A Frequency Domain Constraint for Synthetic and Real X-ray Image Super Resolution

TL;DR

This paper introduces a novel frequency domain loss function to enhance deep learning-based super-resolution of synthetic and real X-ray images, achieving higher quality results with fine details and fewer artifacts.

Contribution

It is the first to utilize frequency domain loss functions in super-resolution, improving detail preservation and artifact reduction in X-ray image super-resolution.

Findings

Improved image quality with finer details

Reduced artifacts and noise in super-resolved images

Effective on both synthetic and real datasets

Abstract

Synthetic X-ray images are simulated X-ray images projected from CT data. High-quality synthetic X-ray images can facilitate various applications such as surgical image guidance systems and VR training simulations. However, it is difficult to produce high-quality arbitrary view synthetic X-ray images in real-time due to different CT slice thickness, high computational cost, and the complexity of algorithms. Our goal is to generate high-resolution synthetic X-ray images in real-time by upsampling low-resolution images with deep learning-based super-resolution methods. Reference-based Super Resolution (RefSR) has been well studied in recent years and has shown higher performance than traditional Single Image Super-Resolution (SISR).
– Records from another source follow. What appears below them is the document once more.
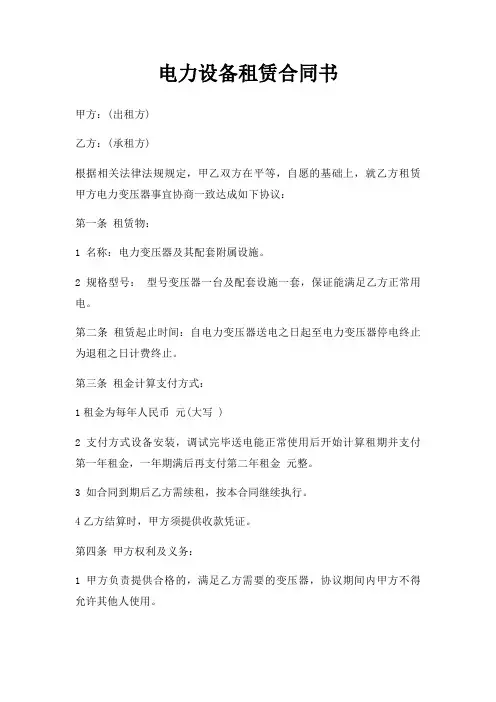 电力设备租赁合同书

甲方：(出租方)

乙方：(承租方)

根据相关法律法规规定，甲乙双方在平等，自愿的基础上，就乙方租赁甲方电力变压器事宜协商一致达成如下协议：

第一条 租赁物：

1 名称：电力变压器及其配套附属设施。

2 规格型号： 型号变压器一台及配套设施一套，保证能满足乙方正常用电。

第二条 租赁起止时间：自电力变压器送电之日起至电力变压器停电终止为退租之日计费终止。

第三条 租金计算支付方式：

1 租金为每年人民币 元(大写 )

2 支付方式设备安装，调试完毕送电能正常使用后开始计算租期并支付第一年租金，一年期满后再支付第二年租金 元整。

3 如合同到期后乙方需续租，按本合同继续执行。

4 乙方结算时，甲方须提供收款凭证。

第四条 甲方权利及义务：

1 甲方负责提供合格的，满足乙方需要的变压器，协议期间内甲方不得允许其他人使用。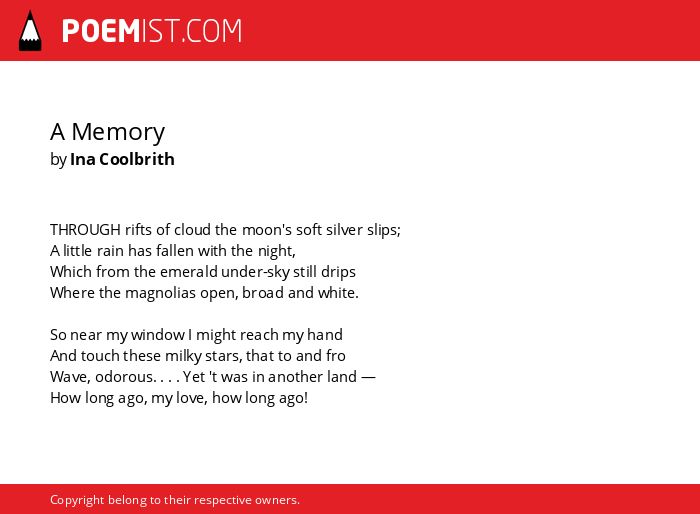 POEMIST.COM

A Memory
by Ina Coolbrith

THROUGH rifts of cloud the moon's soft silver slips;
A little rain has fallen with the night,
Which from the emerald under-sky still drips
Where the magnolias open, broad and white.

So near my window I might reach my hand
And touch these milky stars, that to and fro
Wave, odorous. . . . Yet 't was in another land —
How long ago, my love, how long ago!

Copyright belong to their respective owners.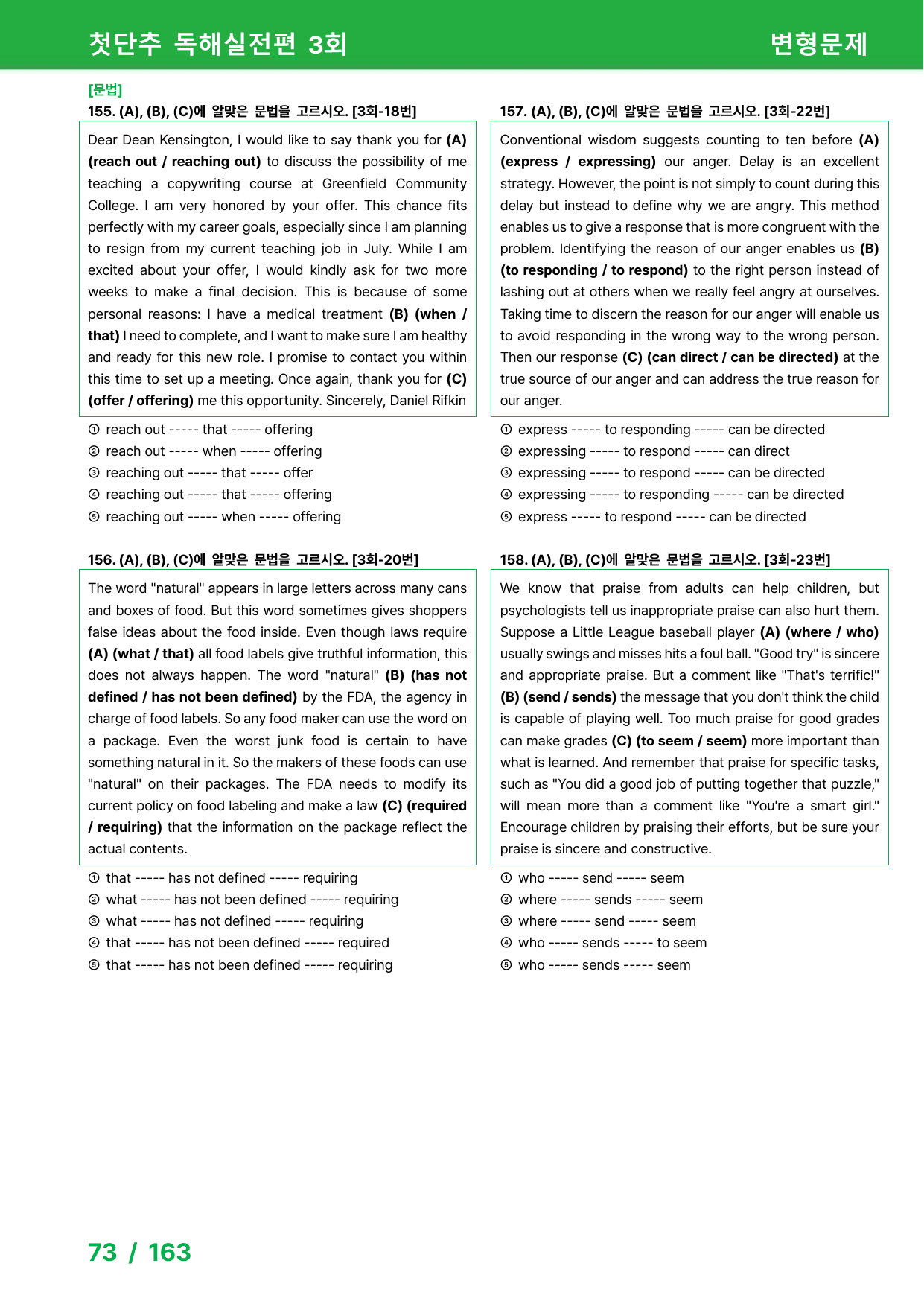 첫단추 독해실전편 3회

변형문제

[문법]

155. (A), (B), (C)에 알맞은 문법을 고르시오. [3회-18번]

Dear Dean Kensington, I would like to say thank you for (A) (reach out / reaching out) to discuss the possibility of me teaching a copywriting course at Greenfield Community College. I am very honored by your offer. This chance fits perfectly with my career goals, especially since I am planning to resign from my current teaching job in July. While I am excited about your offer, I would kindly ask for two more weeks to make a final decision. This is because of some personal reasons: I have a medical treatment (B) (when / that) I need to complete, and I want to make sure I am healthy and ready for this new role. I promise to contact you within this time to set up a meeting. Once again, thank you for (C) (offer / offering) me this opportunity. Sincerely, Daniel Rifkin

① reach out ----- that ----- offering
② reach out ----- when ----- offering
③ reaching out ----- that ----- offer
④ reaching out ----- that ----- offering
⑤ reaching out ----- when ----- offering

156. (A), (B), (C)에 알맞은 문법을 고르시오. [3회-20번]

The word "natural" appears in large letters across many cans and boxes of food. But this word sometimes gives shoppers false ideas about the food inside. Even though laws require (A) (what / that) all food labels give truthful information, this does not always happen. The word "natural" (B) (has not defined / has not been defined) by the FDA, the agency in charge of food labels. So any food maker can use the word on a package. Even the worst junk food is certain to have something natural in it. So the makers of these foods can use "natural" on their packages. The FDA needs to modify its current policy on food labeling and make a law (C) (required / requiring) that the information on the package reflect the actual contents.

① that ----- has not defined ----- requiring
② what ----- has not been defined ----- requiring
③ what ----- has not defined ----- requiring
④ that ----- has not been defined ----- required
⑤ that ----- has not been defined ----- requiring

157. (A), (B), (C)에 알맞은 문법을 고르시오. [3회-22번]

Conventional wisdom suggests counting to ten before (A) (express / expressing) our anger. Delay is an excellent strategy. However, the point is not simply to count during this delay but instead to define why we are angry. This method enables us to give a response that is more congruent with the problem. Identifying the reason of our anger enables us (B) (to responding / to respond) to the right person instead of lashing out at others when we really feel angry at ourselves. Taking time to discern the reason for our anger will enable us to avoid responding in the wrong way to the wrong person. Then our response (C) (can direct / can be directed) at the true source of our anger and can address the true reason for our anger.

① express ----- to responding ----- can be directed
② expressing ----- to respond ----- can direct
③ expressing ----- to respond ----- can be directed
④ expressing ----- to responding ----- can be directed
⑤ express ----- to respond ----- can be directed

158. (A), (B), (C)에 알맞은 문법을 고르시오. [3회-23번]

We know that praise from adults can help children, but psychologists tell us inappropriate praise can also hurt them. Suppose a Little League baseball player (A) (where / who) usually swings and misses hits a foul ball. "Good try" is sincere and appropriate praise. But a comment like "That's terrific!" (B) (send / sends) the message that you don't think the child is capable of playing well. Too much praise for good grades can make grades (C) (to seem / seem) more important than what is learned. And remember that praise for specific tasks, such as "You did a good job of putting together that puzzle," will mean more than a comment like "You're a smart girl." Encourage children by praising their efforts, but be sure your praise is sincere and constructive.

① who ----- send ----- seem
② where ----- sends ----- seem
③ where ----- send ----- seem
④ who ----- sends ----- to seem
⑤ who ----- sends ----- seem

73 / 163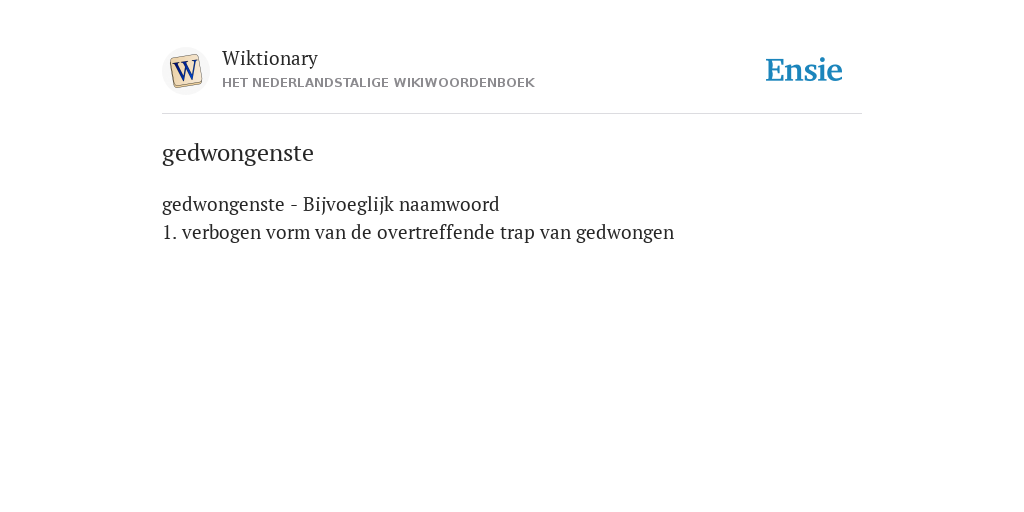 W

Wiktionary
HET NEDERLANDSTALIGE WIKIWOORDENBOEK

Ensie

gedwongenste

gedwongenste - Bijvoeglijk naamwoord
1. verbogen vorm van de overtreffende trap van gedwongen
It can produce fine details by utilizing the reference image but still inevitably generates some artifacts and noise. In this paper, we introduce frequency domain loss as a constraint to further improve the quality of the RefSR results with fine details and without obvious artifacts. To the best of our knowledge, this is the first paper utilizing the frequency domain for the loss functions in the field of super-resolution. We achieved good results in evaluating our method on both synthetic and real X-ray image datasets.